◆ TRECHO DO DOCUMENTO:
De modo que alguns responderiam a casa de campo, a viagem ao exterior, o carro do ano, as aplicações no mercado de ações, a última coleção da moda,... Outros diriam ser o trabalho, as atividades físicas regulares, os momentos de lazer, as pessoas queridas, a continuidade nos estudos,...

Por fim haveria quem optasse pelo mais lógico e óbvio, ou seja, um corpo em condições saudáveis e equilibradas capaz de permitir desenvolver e desfrutar os bons momentos da vida.

Como se vê encontrar um consenso é difícil por conta da pluralidade humana. No entanto, não deveria. A vida humana depende, antes de tudo, da saúde. Sem ela não há como viver plena e absolutamente nada que o cotidiano tenha a nos oferecer ou que tenhamos planejado realizar.

Essa é uma constatação distante, anos luz, de especulações ou achismos. Só quem vive o limite tênue entre a saúde e a doença para saber exatamente o que isso significa.

O status social e econômico pode ser um facilitador para cuidar da saúde; mas, nunca será uma garantia de vida. Esses aspectos podem abrir portas, estabelecer acessos, podem até trazer conforto; mas, nunca a segurança de ter a saúde plenamente restaurada.

Haja vista quantos nascem em berço de ouro, mas padecem de doenças que lhes retiram a vida em questão de horas. Ou sobrevivem às limitações impostas por tratamentos diários pelo resto de sua existência.

◆ O QUE FAZER:
1. No texto sobre a saúde, o que o status social e econômico nunca será?
2. Retome o texto sobre a saúde e dê continuidade a ele a partir da última frase.
Os itens não têm relação com esta parte.

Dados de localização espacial
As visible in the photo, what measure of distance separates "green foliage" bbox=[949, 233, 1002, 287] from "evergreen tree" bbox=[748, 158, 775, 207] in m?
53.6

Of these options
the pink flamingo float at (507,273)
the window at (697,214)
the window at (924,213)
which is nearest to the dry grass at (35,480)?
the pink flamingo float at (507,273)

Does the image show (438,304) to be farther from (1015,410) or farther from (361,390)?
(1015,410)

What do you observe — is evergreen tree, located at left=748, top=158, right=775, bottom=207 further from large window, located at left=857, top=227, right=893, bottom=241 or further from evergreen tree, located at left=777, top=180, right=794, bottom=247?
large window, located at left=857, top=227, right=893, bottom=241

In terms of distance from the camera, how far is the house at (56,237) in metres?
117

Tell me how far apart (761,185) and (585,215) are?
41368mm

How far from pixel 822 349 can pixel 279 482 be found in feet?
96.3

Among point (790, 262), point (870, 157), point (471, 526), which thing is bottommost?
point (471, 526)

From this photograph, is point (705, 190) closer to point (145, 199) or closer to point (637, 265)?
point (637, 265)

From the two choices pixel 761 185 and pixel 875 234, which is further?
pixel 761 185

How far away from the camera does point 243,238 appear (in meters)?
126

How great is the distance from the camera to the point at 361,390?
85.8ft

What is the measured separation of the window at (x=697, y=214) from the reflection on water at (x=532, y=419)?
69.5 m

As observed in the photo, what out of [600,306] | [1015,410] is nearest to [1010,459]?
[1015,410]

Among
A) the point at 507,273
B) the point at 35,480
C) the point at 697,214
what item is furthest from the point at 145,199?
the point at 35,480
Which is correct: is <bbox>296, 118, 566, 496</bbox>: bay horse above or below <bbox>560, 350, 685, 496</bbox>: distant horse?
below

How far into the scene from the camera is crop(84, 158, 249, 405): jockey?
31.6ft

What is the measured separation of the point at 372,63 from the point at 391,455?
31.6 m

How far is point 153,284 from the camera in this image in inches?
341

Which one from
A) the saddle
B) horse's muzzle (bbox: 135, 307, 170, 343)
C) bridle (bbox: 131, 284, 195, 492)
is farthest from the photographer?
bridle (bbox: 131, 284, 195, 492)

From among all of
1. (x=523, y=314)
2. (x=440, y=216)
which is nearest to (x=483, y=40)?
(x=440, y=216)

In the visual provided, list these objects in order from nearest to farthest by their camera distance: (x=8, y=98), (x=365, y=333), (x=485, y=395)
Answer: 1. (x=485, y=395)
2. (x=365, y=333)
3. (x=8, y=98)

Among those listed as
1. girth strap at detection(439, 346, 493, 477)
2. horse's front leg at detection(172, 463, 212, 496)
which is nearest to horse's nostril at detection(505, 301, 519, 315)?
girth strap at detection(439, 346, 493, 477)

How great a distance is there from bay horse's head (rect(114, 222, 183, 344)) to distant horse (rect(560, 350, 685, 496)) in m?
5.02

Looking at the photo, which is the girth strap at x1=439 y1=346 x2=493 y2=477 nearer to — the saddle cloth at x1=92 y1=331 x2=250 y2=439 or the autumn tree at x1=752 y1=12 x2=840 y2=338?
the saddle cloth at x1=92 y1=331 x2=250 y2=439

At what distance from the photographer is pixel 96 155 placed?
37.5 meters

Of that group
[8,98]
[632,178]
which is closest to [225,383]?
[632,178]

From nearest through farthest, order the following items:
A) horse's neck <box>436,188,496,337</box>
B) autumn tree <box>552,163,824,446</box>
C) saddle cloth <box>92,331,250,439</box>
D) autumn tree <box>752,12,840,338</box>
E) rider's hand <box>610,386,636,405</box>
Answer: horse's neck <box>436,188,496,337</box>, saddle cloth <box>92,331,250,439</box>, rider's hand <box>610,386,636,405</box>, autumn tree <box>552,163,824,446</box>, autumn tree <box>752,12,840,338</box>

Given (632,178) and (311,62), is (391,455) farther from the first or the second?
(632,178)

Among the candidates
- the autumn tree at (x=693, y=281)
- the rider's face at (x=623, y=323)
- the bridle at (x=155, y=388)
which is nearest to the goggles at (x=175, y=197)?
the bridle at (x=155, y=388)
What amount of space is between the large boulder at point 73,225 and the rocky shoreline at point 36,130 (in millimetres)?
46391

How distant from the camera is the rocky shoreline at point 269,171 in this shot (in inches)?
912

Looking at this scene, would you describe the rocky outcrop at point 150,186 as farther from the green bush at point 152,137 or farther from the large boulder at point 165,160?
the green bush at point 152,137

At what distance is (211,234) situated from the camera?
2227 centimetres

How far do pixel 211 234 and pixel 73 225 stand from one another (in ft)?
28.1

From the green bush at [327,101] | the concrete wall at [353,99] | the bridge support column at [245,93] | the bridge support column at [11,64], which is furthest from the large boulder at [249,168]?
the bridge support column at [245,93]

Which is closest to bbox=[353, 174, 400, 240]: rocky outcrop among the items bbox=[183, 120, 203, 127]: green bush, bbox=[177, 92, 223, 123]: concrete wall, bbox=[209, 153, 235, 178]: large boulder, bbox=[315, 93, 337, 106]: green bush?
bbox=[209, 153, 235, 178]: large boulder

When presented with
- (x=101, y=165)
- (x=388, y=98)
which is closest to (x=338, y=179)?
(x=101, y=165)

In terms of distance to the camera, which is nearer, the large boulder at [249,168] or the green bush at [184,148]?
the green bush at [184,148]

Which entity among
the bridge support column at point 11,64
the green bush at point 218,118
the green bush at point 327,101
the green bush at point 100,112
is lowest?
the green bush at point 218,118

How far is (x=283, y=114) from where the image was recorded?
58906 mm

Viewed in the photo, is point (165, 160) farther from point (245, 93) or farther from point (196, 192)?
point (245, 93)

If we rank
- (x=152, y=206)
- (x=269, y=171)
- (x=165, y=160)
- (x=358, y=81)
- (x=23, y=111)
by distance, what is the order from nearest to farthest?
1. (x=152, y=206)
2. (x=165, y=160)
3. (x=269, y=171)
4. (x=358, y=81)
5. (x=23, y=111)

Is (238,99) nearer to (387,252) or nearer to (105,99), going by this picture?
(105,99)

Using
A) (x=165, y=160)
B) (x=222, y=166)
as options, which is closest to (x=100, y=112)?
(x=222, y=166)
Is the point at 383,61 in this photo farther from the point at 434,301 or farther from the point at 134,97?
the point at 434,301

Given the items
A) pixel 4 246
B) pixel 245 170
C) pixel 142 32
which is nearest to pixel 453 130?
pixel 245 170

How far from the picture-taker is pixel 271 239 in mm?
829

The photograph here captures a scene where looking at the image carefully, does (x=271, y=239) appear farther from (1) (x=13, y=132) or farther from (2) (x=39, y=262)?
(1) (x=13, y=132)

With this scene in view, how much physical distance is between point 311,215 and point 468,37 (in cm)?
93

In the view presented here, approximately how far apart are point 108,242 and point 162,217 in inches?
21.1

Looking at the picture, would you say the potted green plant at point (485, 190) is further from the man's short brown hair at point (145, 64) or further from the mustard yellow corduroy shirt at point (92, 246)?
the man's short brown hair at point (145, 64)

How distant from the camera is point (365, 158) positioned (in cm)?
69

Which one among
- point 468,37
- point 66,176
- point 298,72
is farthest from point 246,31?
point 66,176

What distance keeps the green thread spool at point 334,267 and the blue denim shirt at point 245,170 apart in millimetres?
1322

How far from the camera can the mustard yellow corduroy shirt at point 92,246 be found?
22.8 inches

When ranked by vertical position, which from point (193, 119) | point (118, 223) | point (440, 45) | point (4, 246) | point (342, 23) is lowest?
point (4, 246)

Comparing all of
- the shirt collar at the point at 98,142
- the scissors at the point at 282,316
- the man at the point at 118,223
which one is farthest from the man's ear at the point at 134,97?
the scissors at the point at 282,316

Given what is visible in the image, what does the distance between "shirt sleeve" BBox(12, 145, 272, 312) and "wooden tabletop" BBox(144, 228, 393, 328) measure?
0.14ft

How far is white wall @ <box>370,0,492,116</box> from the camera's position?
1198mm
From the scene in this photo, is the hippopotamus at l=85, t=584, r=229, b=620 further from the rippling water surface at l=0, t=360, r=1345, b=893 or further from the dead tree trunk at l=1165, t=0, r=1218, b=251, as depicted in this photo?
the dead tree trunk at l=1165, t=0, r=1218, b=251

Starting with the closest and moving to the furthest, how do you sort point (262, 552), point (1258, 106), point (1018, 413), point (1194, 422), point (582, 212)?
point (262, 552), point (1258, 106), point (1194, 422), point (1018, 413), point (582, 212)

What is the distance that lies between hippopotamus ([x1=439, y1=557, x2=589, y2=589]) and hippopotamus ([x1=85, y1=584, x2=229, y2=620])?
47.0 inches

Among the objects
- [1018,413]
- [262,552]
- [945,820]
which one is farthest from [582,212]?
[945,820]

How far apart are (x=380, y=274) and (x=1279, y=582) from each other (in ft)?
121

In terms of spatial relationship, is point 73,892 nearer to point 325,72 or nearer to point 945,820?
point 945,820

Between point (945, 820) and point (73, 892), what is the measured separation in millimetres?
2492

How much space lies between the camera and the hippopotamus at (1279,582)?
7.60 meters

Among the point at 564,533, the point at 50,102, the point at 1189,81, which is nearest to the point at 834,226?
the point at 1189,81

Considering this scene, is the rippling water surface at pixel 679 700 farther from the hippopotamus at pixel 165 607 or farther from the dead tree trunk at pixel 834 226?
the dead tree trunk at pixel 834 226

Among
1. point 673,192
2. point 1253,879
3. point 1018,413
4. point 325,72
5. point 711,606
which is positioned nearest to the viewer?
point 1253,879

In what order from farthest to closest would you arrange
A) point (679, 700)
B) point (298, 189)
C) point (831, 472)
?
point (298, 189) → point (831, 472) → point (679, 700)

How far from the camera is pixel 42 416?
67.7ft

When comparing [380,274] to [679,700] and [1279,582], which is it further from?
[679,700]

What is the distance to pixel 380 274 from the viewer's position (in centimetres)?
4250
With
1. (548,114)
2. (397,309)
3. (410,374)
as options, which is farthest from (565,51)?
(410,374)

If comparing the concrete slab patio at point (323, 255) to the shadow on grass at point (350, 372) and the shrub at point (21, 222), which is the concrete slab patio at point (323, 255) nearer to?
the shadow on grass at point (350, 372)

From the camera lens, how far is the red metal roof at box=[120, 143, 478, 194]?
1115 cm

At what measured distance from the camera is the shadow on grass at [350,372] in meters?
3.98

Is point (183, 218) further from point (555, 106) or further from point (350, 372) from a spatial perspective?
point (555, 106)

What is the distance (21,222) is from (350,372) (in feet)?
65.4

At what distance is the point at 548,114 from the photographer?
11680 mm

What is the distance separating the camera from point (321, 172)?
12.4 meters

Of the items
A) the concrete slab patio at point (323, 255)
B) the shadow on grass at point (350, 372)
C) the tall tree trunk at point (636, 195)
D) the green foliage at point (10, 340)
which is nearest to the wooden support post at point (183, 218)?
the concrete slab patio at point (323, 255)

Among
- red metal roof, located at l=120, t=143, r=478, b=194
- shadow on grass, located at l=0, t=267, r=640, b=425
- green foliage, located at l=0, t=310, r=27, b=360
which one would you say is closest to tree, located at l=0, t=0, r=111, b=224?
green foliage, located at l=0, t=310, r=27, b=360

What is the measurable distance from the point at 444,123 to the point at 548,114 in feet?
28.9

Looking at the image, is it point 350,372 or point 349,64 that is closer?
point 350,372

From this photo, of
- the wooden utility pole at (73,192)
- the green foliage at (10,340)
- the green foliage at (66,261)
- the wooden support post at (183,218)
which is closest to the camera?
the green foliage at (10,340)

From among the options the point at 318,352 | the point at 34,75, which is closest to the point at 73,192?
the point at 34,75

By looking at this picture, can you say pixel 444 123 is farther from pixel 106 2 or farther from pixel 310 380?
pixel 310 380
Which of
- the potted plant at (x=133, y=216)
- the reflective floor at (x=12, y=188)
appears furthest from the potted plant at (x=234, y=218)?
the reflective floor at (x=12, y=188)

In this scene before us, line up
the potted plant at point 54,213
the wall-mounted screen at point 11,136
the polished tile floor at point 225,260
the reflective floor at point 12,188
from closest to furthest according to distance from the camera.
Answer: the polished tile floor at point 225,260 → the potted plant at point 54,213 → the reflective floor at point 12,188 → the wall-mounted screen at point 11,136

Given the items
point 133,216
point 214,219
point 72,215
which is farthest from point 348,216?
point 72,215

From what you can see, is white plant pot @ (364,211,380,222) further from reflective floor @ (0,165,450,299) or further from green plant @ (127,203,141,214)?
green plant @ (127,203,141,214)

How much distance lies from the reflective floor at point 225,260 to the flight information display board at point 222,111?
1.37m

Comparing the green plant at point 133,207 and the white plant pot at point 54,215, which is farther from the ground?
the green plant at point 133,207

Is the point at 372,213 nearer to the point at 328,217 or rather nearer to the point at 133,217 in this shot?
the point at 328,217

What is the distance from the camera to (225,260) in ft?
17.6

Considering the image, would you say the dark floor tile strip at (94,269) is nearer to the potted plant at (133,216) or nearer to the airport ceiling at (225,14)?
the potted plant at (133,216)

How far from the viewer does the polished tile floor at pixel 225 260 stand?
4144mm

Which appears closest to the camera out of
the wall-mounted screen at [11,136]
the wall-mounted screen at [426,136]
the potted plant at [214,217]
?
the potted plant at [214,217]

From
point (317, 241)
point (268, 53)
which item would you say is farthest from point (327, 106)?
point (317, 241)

◆ RESULTADOS DO EXERCÍCIO:
1. Uma garantia de vida.

2.
O que deveria, portanto, estar em xeque sempre é a dignidade disponibilizada a qualquer pessoa para que sua saúde possa ser preservada. Milhões de seres humanos pelo mundo não têm essa sorte.

Sobrevivem a uma infinidade de desigualdades socioeconômicas concomitantemente ao fato da inacessibilidade aos serviços de saúde. De certo modo, elas também nascem com prazo determinado para sua permanência sobre a Terra.

O estranho tem sido, cada vez mais, o ser humano manifestar indiferença a tudo isso. A sua modelação ao sistema social do “vale quanto pesa”, ou seja, a dependência de sua vida devotada aos prazeres do consumo, das aparências e do capital estabelece uma ruptura muito perigosa com tudo àquilo que deveria ser realmente vital.

E o exemplo disso está diante de nós. Apesar de um mundo globalizado em todos os sentidos, com informações chegando a tempo e a hora sobre a Pandemia do COVID-19, legiões desconsideram a gravidade real da situação em nome da manutenção de sua estrutura material.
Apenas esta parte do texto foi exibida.